(Passage provided)
────────────────
Solution

The answers to the three questions are as follows.

1. Is it safe to inherit ci_char_traits from char_traits<char> this way?

   Public inheritance should normally model IS-A / WORKS-LIKE-A as per the Liskov Substitution Principle (LSP). (See Items 22 and 28.) This, however, is one of the rare exceptions to the LSP, because ci_char_traits is not intended to be used polymorphically through a pointer or reference to the base class char_traits<char>. The standard library does not use traits objects polymorphically. In this case, inheritance is used merely for convenience (well, some would say laziness); inheritance is not being used in an object-oriented way.

   On the other hand, the LSP does still apply in another sense: It applies at compile-time, when the derived object must WORK-LIKE-A base object in the ways required by the basic_string template's requirements. In a newsgroup posting, Nathan Myers^[2] puts it this way:

   ^[2] Nathan is a longtime member of the C++ standards committee and the primary author of the standard's locale facility.

   In other words, LSP applies, but only at compile-time, and by the convention we call "requirements lists." I would like to distinguish this case; call it Generic Liskov Substitution Principle (GLSP): Any type (or template) passed as a template argument should conform to the requirements listed for that argument.

   Classes derived from iterator tags and traits classes, then, are subject to GLSP, but classical LSP considerations (for example, virtual destructor, and so forth) may or may not apply, depending on whether run-time polymorphic behaviors are in the signature specified in the requirements list.

   So, in short, this inheritance is safe, because it conforms to GLSP (if not LSP). However, the main reason I used it here was not for convenience (to avoid writing all the other char_traits<char> baggage), but to demonstrate what's different—that we had to change only four operations to get the effect we want.

   The reason behind this first question was to get you to think about several things: (1) the proper uses (and improper abuses) of inheritance; (2) the implications of the fact that there are only static members; (3) the fact that char_traits objects are never used polymorphically.
────────────────
(Extracted data)

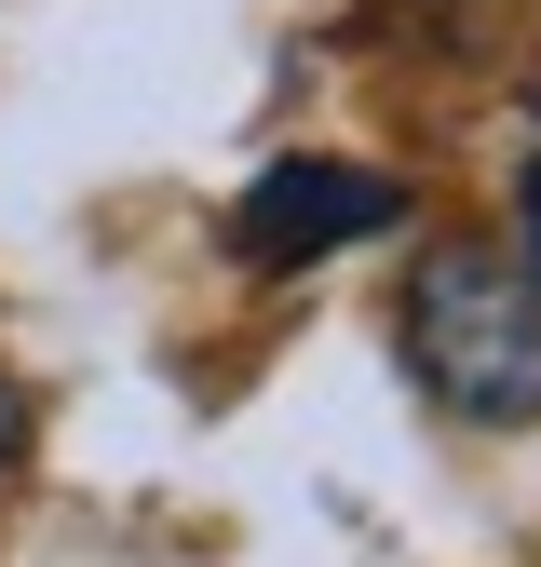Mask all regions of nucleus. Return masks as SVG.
Here are the masks:
<instances>
[{
	"instance_id": "nucleus-5",
	"label": "nucleus",
	"mask_w": 541,
	"mask_h": 567,
	"mask_svg": "<svg viewBox=\"0 0 541 567\" xmlns=\"http://www.w3.org/2000/svg\"><path fill=\"white\" fill-rule=\"evenodd\" d=\"M528 122H541V82H528Z\"/></svg>"
},
{
	"instance_id": "nucleus-2",
	"label": "nucleus",
	"mask_w": 541,
	"mask_h": 567,
	"mask_svg": "<svg viewBox=\"0 0 541 567\" xmlns=\"http://www.w3.org/2000/svg\"><path fill=\"white\" fill-rule=\"evenodd\" d=\"M379 230H406V176L392 163H338V150H285L231 203V257L244 270H325V257H353Z\"/></svg>"
},
{
	"instance_id": "nucleus-1",
	"label": "nucleus",
	"mask_w": 541,
	"mask_h": 567,
	"mask_svg": "<svg viewBox=\"0 0 541 567\" xmlns=\"http://www.w3.org/2000/svg\"><path fill=\"white\" fill-rule=\"evenodd\" d=\"M406 379L473 433L541 419V284L514 244H420V270H406Z\"/></svg>"
},
{
	"instance_id": "nucleus-4",
	"label": "nucleus",
	"mask_w": 541,
	"mask_h": 567,
	"mask_svg": "<svg viewBox=\"0 0 541 567\" xmlns=\"http://www.w3.org/2000/svg\"><path fill=\"white\" fill-rule=\"evenodd\" d=\"M14 433H28V419H14V379H0V473H14Z\"/></svg>"
},
{
	"instance_id": "nucleus-3",
	"label": "nucleus",
	"mask_w": 541,
	"mask_h": 567,
	"mask_svg": "<svg viewBox=\"0 0 541 567\" xmlns=\"http://www.w3.org/2000/svg\"><path fill=\"white\" fill-rule=\"evenodd\" d=\"M514 230H528V284H541V163L514 176Z\"/></svg>"
}]
</instances>
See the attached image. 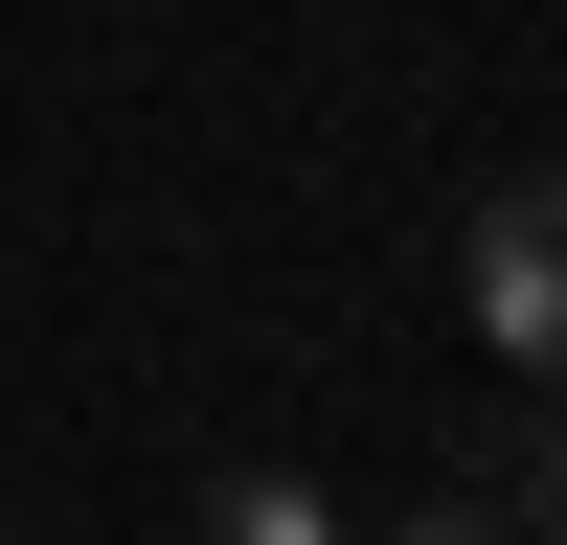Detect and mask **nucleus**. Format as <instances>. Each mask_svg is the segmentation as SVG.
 Wrapping results in <instances>:
<instances>
[{"mask_svg": "<svg viewBox=\"0 0 567 545\" xmlns=\"http://www.w3.org/2000/svg\"><path fill=\"white\" fill-rule=\"evenodd\" d=\"M523 477H545V523H567V409H545V454H523Z\"/></svg>", "mask_w": 567, "mask_h": 545, "instance_id": "obj_3", "label": "nucleus"}, {"mask_svg": "<svg viewBox=\"0 0 567 545\" xmlns=\"http://www.w3.org/2000/svg\"><path fill=\"white\" fill-rule=\"evenodd\" d=\"M386 545H499V523H454V500H432V523H386Z\"/></svg>", "mask_w": 567, "mask_h": 545, "instance_id": "obj_4", "label": "nucleus"}, {"mask_svg": "<svg viewBox=\"0 0 567 545\" xmlns=\"http://www.w3.org/2000/svg\"><path fill=\"white\" fill-rule=\"evenodd\" d=\"M454 272H477V341L567 387V182H499V205H477V250H454Z\"/></svg>", "mask_w": 567, "mask_h": 545, "instance_id": "obj_1", "label": "nucleus"}, {"mask_svg": "<svg viewBox=\"0 0 567 545\" xmlns=\"http://www.w3.org/2000/svg\"><path fill=\"white\" fill-rule=\"evenodd\" d=\"M205 523H227V545H341V500H318V477H227Z\"/></svg>", "mask_w": 567, "mask_h": 545, "instance_id": "obj_2", "label": "nucleus"}]
</instances>
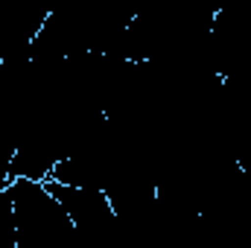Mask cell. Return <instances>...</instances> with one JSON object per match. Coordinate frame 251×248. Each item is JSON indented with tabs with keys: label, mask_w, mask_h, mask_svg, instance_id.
I'll return each instance as SVG.
<instances>
[{
	"label": "cell",
	"mask_w": 251,
	"mask_h": 248,
	"mask_svg": "<svg viewBox=\"0 0 251 248\" xmlns=\"http://www.w3.org/2000/svg\"><path fill=\"white\" fill-rule=\"evenodd\" d=\"M6 190L15 207L18 248H79L70 216L44 181L15 178Z\"/></svg>",
	"instance_id": "1"
},
{
	"label": "cell",
	"mask_w": 251,
	"mask_h": 248,
	"mask_svg": "<svg viewBox=\"0 0 251 248\" xmlns=\"http://www.w3.org/2000/svg\"><path fill=\"white\" fill-rule=\"evenodd\" d=\"M0 231L15 234V207H12L9 190H0Z\"/></svg>",
	"instance_id": "3"
},
{
	"label": "cell",
	"mask_w": 251,
	"mask_h": 248,
	"mask_svg": "<svg viewBox=\"0 0 251 248\" xmlns=\"http://www.w3.org/2000/svg\"><path fill=\"white\" fill-rule=\"evenodd\" d=\"M47 190L56 196L76 228L79 248H120V219L100 190H82V187H64L56 181H44Z\"/></svg>",
	"instance_id": "2"
}]
</instances>
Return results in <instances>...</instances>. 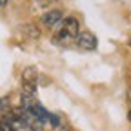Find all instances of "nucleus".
Instances as JSON below:
<instances>
[{
	"instance_id": "nucleus-1",
	"label": "nucleus",
	"mask_w": 131,
	"mask_h": 131,
	"mask_svg": "<svg viewBox=\"0 0 131 131\" xmlns=\"http://www.w3.org/2000/svg\"><path fill=\"white\" fill-rule=\"evenodd\" d=\"M78 20L75 16H68L60 22V31L57 33V42H69V40H77L78 37Z\"/></svg>"
},
{
	"instance_id": "nucleus-8",
	"label": "nucleus",
	"mask_w": 131,
	"mask_h": 131,
	"mask_svg": "<svg viewBox=\"0 0 131 131\" xmlns=\"http://www.w3.org/2000/svg\"><path fill=\"white\" fill-rule=\"evenodd\" d=\"M127 118H129V122H131V109H129V113H127Z\"/></svg>"
},
{
	"instance_id": "nucleus-3",
	"label": "nucleus",
	"mask_w": 131,
	"mask_h": 131,
	"mask_svg": "<svg viewBox=\"0 0 131 131\" xmlns=\"http://www.w3.org/2000/svg\"><path fill=\"white\" fill-rule=\"evenodd\" d=\"M62 20H64V15H62V11H58V9H51V11L44 13L42 18H40V22H42L46 27H55V26H58Z\"/></svg>"
},
{
	"instance_id": "nucleus-7",
	"label": "nucleus",
	"mask_w": 131,
	"mask_h": 131,
	"mask_svg": "<svg viewBox=\"0 0 131 131\" xmlns=\"http://www.w3.org/2000/svg\"><path fill=\"white\" fill-rule=\"evenodd\" d=\"M6 4H7V0H0V9L6 7Z\"/></svg>"
},
{
	"instance_id": "nucleus-6",
	"label": "nucleus",
	"mask_w": 131,
	"mask_h": 131,
	"mask_svg": "<svg viewBox=\"0 0 131 131\" xmlns=\"http://www.w3.org/2000/svg\"><path fill=\"white\" fill-rule=\"evenodd\" d=\"M0 131H15V129L9 126V122H6L4 118H0Z\"/></svg>"
},
{
	"instance_id": "nucleus-4",
	"label": "nucleus",
	"mask_w": 131,
	"mask_h": 131,
	"mask_svg": "<svg viewBox=\"0 0 131 131\" xmlns=\"http://www.w3.org/2000/svg\"><path fill=\"white\" fill-rule=\"evenodd\" d=\"M11 104H9V98L7 96H2L0 98V115H2V117H6V115H9L11 113Z\"/></svg>"
},
{
	"instance_id": "nucleus-2",
	"label": "nucleus",
	"mask_w": 131,
	"mask_h": 131,
	"mask_svg": "<svg viewBox=\"0 0 131 131\" xmlns=\"http://www.w3.org/2000/svg\"><path fill=\"white\" fill-rule=\"evenodd\" d=\"M96 37L93 35V33L89 31H84V33H78L77 37V46L82 49V51H93V49H96Z\"/></svg>"
},
{
	"instance_id": "nucleus-9",
	"label": "nucleus",
	"mask_w": 131,
	"mask_h": 131,
	"mask_svg": "<svg viewBox=\"0 0 131 131\" xmlns=\"http://www.w3.org/2000/svg\"><path fill=\"white\" fill-rule=\"evenodd\" d=\"M127 46H129V47H131V38H129V40H127Z\"/></svg>"
},
{
	"instance_id": "nucleus-5",
	"label": "nucleus",
	"mask_w": 131,
	"mask_h": 131,
	"mask_svg": "<svg viewBox=\"0 0 131 131\" xmlns=\"http://www.w3.org/2000/svg\"><path fill=\"white\" fill-rule=\"evenodd\" d=\"M47 120L51 122L53 127H60V124H62V122H60V117H58V115H55V113H49V115H47Z\"/></svg>"
}]
</instances>
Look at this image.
────────────────
(Parts of the exercise)
(a) From the passage on inheriting ci_char_traits, extract the text starting with "Classes derived from" and going on through "effect we want.".
(b) Translate this sentence from the passage on inheriting ci_char_traits into French: "The standard library does not use traits objects polymorphically."
(c) Give what follows in the passage on inheriting ci_char_traits, picking up after its last sentence.

(Answers)
(a)
Classes derived from iterator tags and traits classes, then, are subject to GLSP, but classical LSP considerations (for example, virtual destructor, and so forth) may or may not apply, depending on whether run-time polymorphic behaviors are in the signature specified in the requirements list.

   So, in short, this inheritance is safe, because it conforms to GLSP (if not LSP). However, the main reason I used it here was not for convenience (to avoid writing all the other char_traits<char> baggage), but to demonstrate what's different—that we had to change only four operations to get the effect we want.

(b) La bibliothèque standard n'utilise pas les objets traits de manière polymorphe.

(c)
2. Why does the following code fail to compile?

   ci_string s = "abc"; 
   cout << s << endl;
   

   Hint: From 21.3.7.9 [lib.string.io] in the C++ standard, the declaration of operator<< for basic_string is specified as:

   template<class charT, class traits, class Allocator> 
   basic_ostream<charT, traits>&
   operator<<(basic_ostream<charT, traits>& os,
              const basic_string<charT,traits,Allocator>& str);
   

   Answer: Notice first that cout is actually a basic_ostream<char, char_traits<char> >. Then we can spot the problem: operator<< for basic_string is templated and all, but it's specified only for insertion into a basic_ostream with the same "char type" and "traits type" as the string. That is, the standard operator<< will let you output a ci_string to a basic_ostream<char, ci_char_traits>, which isn't what cout is, even though ci_char_traits inherits from char_traits<char> in the above solution.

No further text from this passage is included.